There are five main styles in the management of conflicts. None of these five can be said to be the right thing at all times.
They each fit under certain circumstances, but may be inappropriate or ineffective in others. We can illustrate the styles with the following model.
What mainly characterizes the different styles is described below.
To Adapt or Mitigate
I hold the relationship with the other / the others as more important than my goal.
"To mitigate" is to blur the differences in perceptions that exist among individuals while emphasizing common interests. The differences are not openly acknowledged. When we "adapt" an individual neglects his own interests to satisfy the other person's needs. There is an element of "sacrificing themselves" in this style.
"Adapting" may take the form of giving in to others' views; selfish generosity or to meet the needs of others when you prefer to do so. One pitfall of this style is that the different views are likely to reappear.

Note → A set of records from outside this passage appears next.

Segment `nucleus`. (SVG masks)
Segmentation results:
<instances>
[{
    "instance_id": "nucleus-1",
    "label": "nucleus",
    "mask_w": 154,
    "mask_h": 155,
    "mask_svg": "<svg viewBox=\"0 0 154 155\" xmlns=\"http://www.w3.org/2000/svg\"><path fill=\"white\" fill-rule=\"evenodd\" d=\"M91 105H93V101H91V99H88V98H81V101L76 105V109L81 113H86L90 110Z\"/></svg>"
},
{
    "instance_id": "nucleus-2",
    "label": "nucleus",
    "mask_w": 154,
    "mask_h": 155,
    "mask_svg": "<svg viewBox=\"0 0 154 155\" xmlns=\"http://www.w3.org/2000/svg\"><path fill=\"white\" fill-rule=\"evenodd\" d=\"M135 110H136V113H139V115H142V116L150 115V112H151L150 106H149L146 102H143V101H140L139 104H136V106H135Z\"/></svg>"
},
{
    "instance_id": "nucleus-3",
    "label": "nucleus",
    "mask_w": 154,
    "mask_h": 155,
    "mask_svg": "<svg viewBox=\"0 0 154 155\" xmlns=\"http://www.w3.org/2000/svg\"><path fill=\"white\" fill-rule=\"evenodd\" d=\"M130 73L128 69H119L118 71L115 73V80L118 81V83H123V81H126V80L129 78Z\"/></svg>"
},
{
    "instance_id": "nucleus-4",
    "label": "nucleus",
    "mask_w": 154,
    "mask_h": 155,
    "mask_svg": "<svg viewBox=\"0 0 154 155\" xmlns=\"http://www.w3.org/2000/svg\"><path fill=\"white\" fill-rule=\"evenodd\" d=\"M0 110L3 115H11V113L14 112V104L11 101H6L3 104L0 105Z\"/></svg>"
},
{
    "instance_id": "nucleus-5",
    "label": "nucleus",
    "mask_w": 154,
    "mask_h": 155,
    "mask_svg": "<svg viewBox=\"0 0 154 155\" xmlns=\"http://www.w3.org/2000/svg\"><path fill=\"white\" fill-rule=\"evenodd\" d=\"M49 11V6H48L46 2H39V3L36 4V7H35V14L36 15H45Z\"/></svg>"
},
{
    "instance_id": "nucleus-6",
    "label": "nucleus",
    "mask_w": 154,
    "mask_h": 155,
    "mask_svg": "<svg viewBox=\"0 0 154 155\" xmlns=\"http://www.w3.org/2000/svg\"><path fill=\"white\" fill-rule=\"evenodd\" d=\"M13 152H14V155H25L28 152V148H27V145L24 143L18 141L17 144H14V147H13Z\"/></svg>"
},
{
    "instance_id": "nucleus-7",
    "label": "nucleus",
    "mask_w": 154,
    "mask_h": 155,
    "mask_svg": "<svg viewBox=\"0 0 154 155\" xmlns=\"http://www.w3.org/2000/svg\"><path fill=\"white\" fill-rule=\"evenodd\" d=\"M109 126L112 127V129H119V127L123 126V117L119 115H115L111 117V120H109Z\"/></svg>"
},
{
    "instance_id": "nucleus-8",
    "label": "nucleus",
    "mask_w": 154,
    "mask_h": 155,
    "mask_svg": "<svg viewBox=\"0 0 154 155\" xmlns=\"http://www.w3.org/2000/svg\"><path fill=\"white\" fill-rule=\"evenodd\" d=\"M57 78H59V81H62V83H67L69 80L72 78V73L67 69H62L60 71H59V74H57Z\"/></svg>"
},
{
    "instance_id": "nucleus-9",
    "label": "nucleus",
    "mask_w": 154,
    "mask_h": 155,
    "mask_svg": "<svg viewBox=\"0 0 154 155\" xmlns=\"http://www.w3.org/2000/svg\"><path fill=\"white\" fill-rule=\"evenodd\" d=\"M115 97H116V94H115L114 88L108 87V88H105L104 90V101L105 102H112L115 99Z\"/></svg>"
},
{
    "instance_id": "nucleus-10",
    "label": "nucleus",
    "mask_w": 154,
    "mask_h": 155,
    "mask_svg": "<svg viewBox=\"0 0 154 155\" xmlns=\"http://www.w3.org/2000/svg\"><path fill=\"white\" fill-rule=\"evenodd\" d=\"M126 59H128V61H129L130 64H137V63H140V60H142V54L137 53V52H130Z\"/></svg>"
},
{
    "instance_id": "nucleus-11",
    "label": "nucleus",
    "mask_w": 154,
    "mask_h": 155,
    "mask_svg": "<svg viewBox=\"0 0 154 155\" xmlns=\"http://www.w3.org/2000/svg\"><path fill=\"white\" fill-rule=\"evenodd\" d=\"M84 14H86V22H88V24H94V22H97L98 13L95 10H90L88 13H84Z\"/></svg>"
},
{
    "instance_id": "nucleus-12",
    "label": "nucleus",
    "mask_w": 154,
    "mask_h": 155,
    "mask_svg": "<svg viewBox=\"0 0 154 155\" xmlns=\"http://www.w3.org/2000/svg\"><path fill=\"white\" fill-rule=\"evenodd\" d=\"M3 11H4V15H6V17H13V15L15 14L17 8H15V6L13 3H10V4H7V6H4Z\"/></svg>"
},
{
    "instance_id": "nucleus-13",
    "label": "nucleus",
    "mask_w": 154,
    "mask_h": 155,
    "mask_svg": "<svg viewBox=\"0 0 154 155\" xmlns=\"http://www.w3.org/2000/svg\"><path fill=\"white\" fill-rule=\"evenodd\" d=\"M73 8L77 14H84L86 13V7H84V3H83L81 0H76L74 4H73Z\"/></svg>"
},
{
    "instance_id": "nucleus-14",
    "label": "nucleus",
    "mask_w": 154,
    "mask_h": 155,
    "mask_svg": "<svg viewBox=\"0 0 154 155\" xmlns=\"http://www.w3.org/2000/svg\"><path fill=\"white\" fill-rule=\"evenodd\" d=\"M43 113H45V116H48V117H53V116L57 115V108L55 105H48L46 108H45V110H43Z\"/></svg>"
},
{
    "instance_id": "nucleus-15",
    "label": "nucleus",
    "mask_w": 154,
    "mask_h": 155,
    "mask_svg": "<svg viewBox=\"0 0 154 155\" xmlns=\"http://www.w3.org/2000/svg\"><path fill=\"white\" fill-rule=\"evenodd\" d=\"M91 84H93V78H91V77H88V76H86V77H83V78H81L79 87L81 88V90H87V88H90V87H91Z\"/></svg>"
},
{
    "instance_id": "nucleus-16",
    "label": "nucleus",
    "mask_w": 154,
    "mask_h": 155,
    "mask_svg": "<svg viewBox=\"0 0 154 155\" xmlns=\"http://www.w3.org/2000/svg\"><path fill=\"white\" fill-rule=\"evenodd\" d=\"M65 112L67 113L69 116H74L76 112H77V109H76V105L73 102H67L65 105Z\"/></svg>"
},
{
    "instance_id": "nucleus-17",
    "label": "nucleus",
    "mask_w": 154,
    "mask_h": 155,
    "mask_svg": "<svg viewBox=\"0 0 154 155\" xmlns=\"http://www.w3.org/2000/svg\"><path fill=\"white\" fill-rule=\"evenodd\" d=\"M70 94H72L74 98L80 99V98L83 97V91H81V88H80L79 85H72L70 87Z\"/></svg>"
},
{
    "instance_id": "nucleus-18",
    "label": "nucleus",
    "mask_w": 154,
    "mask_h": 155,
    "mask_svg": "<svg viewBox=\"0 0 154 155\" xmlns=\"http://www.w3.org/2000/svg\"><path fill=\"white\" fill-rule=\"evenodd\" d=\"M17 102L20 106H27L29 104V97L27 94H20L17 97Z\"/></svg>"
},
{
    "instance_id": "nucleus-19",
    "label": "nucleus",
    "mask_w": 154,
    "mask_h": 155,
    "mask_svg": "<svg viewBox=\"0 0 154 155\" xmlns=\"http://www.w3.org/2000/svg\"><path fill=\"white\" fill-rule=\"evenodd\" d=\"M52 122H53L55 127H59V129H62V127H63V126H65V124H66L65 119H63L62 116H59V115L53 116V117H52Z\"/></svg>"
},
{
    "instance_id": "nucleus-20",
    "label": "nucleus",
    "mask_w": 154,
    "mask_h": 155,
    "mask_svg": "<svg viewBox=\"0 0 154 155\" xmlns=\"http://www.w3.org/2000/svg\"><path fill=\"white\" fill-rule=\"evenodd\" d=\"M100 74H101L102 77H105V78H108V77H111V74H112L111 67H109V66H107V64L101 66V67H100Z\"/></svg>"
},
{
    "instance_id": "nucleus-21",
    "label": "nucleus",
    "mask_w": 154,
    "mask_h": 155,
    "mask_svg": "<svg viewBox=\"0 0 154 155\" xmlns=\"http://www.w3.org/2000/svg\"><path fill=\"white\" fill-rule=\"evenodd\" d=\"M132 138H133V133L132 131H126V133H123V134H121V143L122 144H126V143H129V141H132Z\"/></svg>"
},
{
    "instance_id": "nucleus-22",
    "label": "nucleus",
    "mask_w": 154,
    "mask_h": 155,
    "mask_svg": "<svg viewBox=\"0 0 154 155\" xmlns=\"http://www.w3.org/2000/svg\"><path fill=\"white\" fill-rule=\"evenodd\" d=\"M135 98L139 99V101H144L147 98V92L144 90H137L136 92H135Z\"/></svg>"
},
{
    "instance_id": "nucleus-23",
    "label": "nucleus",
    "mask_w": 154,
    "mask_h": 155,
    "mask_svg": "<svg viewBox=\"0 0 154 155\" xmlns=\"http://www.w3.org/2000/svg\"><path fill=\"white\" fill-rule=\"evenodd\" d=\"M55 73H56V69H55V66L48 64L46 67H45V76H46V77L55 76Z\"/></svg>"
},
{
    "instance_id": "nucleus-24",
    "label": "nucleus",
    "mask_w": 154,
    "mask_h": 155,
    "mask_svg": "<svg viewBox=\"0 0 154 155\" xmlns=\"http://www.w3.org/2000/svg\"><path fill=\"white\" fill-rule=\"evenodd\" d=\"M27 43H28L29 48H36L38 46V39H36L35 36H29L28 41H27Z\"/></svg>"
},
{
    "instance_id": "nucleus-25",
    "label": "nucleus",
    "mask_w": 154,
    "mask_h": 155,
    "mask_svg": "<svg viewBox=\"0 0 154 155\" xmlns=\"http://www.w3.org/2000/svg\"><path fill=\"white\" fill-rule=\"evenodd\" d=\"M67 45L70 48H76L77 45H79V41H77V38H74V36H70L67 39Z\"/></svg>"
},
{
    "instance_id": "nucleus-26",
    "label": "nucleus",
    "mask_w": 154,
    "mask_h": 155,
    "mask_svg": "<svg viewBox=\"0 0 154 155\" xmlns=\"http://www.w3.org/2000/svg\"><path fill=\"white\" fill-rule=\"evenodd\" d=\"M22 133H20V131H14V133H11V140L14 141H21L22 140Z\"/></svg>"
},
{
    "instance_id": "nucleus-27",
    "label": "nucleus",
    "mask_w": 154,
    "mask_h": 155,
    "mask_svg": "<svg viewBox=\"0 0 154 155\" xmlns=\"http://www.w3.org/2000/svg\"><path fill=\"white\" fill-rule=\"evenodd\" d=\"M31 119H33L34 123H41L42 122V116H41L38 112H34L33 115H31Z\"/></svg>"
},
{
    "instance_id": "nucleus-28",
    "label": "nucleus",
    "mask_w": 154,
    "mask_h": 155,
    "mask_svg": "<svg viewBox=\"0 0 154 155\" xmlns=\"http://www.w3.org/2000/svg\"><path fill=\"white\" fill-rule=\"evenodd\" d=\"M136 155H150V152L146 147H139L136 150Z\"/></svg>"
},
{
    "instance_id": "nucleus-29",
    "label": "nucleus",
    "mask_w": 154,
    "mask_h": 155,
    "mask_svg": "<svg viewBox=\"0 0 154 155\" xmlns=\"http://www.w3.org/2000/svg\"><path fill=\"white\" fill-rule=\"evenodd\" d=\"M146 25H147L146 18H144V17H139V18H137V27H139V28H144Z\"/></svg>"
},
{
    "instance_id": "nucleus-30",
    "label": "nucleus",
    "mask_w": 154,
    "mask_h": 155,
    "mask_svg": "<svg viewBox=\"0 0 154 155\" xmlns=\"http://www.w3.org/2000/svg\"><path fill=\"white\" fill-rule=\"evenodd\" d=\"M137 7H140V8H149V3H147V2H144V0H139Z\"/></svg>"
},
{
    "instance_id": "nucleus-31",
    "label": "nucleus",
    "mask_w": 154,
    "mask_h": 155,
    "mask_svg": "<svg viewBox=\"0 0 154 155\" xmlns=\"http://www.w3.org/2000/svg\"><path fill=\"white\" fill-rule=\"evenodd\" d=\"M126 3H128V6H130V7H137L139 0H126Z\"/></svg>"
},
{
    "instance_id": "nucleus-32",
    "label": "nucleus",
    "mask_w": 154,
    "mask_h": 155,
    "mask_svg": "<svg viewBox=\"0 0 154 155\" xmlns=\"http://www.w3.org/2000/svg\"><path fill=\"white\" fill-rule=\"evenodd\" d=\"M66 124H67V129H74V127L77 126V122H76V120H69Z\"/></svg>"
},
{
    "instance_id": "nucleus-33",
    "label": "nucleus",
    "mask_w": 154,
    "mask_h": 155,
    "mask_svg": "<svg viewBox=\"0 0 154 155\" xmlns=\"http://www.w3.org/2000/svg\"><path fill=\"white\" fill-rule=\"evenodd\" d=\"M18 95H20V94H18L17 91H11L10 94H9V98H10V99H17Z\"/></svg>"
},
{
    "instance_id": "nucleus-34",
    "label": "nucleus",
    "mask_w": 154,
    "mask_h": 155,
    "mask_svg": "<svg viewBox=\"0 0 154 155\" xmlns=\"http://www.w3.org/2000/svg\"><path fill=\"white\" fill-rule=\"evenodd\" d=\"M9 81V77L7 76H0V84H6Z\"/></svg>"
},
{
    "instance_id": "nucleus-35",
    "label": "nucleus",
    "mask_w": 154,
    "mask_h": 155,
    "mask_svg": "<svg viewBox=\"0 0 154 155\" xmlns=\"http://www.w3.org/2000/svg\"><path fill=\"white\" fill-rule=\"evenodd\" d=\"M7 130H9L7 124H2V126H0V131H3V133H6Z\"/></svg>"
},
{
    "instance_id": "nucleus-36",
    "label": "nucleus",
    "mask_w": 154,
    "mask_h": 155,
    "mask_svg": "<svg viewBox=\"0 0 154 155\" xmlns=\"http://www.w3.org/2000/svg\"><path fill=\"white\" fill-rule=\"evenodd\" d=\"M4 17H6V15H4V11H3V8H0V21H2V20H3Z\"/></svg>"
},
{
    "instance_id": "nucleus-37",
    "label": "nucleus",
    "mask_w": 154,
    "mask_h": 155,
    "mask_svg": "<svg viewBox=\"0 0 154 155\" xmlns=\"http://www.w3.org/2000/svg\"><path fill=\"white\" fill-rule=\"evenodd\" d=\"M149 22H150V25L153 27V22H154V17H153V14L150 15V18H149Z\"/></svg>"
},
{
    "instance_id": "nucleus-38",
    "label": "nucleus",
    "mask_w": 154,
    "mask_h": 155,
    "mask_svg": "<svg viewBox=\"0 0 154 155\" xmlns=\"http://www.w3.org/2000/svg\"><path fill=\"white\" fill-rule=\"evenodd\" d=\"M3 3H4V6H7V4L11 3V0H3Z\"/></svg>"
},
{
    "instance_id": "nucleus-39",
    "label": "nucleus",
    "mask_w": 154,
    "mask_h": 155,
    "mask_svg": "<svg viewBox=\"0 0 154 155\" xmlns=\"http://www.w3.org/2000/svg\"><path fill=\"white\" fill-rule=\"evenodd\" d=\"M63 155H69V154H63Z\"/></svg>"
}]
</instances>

As with avoiding conflict, which is described below, this style is useful when looking for a solution in the short term and in those situations where you are looking for temporary solutions.
To Avoid or Evade
I choose to neither give priority to working towards my goal or to the relationship to others.
The individual is not talking about his own position or that which the other person has. The conflict is ignored or suppressed. Those who are involved in the conflict avoid each other or hold back their emotions and their perceptions.
This may take the form of putting the issue to the side, postponing tackling the conflict to a later, better time, or to pull away from a threatening situation. A distinctive feature is that the conflict will never be completely solved. Instead the conflict is hidden or are latent and reappears if the two parties regularly come into contact with each other.
I get partly what I want and to a certain degree I take into account the relationship to others.
The aim of the compromise is to find a mutually acceptable solution that partially satisfies both partners. It is required that each party gives up something while he gets a few goals or needs met. No person "loses", no person "wins".
Compromise may involve a fragmentation of the differences, to exchange benefits or to quickly find a middle position.
To Cooperate or to Solve Problems
I work both on my goal and the relationship to others, while making sure that both of these are handled in a satisfactory manner.
Solving problems is a "win-win" way in conflict resolution. The two parties meet to discuss their similarities and differences of opinion. Both are equally responsible for identifying the underlying needs of both parties and to find alternatives that satisfy them.
To cooperate may take the form of clarifying the different views and to learn from each other. It leads to some problems being solved which would otherwise have led to a conflict. It also means finding creative solutions to problems between different individuals.